We zipped through the roadways, and I noticed some were broken down.
“You’re going to have to explain.” I finally said, drawing a blank.
“We are a good and wonderful species now, Mr. Montgomery.” He said. I raised an eyebrow. “All the best people say so. We’ve genetically curtailed the need to overeat, and to overspend. So it was such that our good and wise government dropped a virus to wipe out the cocoa plants. After all, chocolate is bad for you, and we’re so very, very good.”
“Chocolate.” Moaned the seer in his sleep.
I looked at him.
“Special medical waiver, and it was very hard getting it. We had to go straight to the President to override the Health Commissariat.”
We went through a town, and nobody seemed about in the day.
“And while I agree that seems stupid, but ….Ragnarok.”
“Ah.” Said the Captain.
“Ah.” Said the Sergeant.
I did not say ‘Ah’, but it was very hard indeed.
“The very nub of it.” Quoth the Sergeant.
“These idiots will keep on going for five minutes in their stupid little game.” The gray suited man snapped out. “They love to see if someone has the nerve to call them out. Which is the problem. We’re so ‘very, very good’ that we don’t need to fight, nor defend ourselves. Right now, we stand at the end point of a battle that started two decades ago to destroy Courage.”
I blinked.
“How?”
“Oh, the usual way. Movies where the hero was the coward. Stories of the fatal hubris of the reckless man, but the wisdom of the cautious lady. Punishments for endangering civilians when you ran into the burning building to rescue them. Truth be told, I think most people found it a relief, especially men. They were told ‘lay back, goof off, take a vacation’, and boy howdy did they.”

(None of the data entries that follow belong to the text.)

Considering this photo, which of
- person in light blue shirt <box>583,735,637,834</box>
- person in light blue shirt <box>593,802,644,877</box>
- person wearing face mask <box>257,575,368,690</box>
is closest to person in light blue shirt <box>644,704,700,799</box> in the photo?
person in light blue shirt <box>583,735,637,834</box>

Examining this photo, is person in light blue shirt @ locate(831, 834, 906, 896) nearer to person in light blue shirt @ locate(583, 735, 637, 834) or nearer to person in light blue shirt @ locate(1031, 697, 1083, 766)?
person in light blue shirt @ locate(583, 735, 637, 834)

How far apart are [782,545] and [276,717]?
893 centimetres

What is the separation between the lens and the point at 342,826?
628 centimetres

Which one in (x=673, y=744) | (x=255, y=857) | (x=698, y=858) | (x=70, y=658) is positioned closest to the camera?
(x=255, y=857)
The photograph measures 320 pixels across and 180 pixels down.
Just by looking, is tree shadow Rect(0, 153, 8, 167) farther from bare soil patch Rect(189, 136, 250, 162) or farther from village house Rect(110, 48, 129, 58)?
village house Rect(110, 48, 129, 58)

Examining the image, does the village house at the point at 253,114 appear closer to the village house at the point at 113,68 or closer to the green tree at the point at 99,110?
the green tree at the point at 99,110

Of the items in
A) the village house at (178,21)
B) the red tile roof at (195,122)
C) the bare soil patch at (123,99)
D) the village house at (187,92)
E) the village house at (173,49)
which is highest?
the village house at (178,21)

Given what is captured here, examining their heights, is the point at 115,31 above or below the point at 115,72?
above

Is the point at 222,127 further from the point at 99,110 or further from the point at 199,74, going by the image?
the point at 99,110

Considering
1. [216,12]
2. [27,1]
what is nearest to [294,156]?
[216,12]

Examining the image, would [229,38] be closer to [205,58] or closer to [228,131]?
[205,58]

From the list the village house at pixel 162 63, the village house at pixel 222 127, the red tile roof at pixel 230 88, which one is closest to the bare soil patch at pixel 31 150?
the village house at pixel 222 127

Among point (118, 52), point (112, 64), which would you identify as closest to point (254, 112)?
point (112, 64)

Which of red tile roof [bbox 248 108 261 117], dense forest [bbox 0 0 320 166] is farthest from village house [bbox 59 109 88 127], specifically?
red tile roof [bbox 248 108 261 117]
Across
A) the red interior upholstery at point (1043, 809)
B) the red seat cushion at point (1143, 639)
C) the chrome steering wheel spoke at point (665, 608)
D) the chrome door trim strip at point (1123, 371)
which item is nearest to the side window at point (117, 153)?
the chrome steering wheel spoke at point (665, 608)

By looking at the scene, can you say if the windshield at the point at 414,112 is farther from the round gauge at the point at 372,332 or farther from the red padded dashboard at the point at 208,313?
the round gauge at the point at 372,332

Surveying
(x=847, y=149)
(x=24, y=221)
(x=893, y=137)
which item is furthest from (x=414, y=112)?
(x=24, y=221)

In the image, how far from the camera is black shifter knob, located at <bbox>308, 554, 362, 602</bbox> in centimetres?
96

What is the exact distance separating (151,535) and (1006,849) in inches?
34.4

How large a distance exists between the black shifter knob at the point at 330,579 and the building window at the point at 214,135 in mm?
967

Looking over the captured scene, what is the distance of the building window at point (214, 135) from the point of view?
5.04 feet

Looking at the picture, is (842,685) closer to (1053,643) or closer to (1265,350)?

“Last two years, it got worse. Now we not only have to cope with Non-Agression Seminars, and drugs to calm self-defense instincts, and public shaming of heroes, but we’ve had certain heroic people imprisoned and operated on.”
“Two of my best men. Good at hiding what they were, but stone cold brave. They got caught and went under the knife. Came out terrified of small dogs and pretty much everything else.” The Sergeant said bleakly, working his hands unconsciously in a gesture I recognize. Its how you break someone’s neck.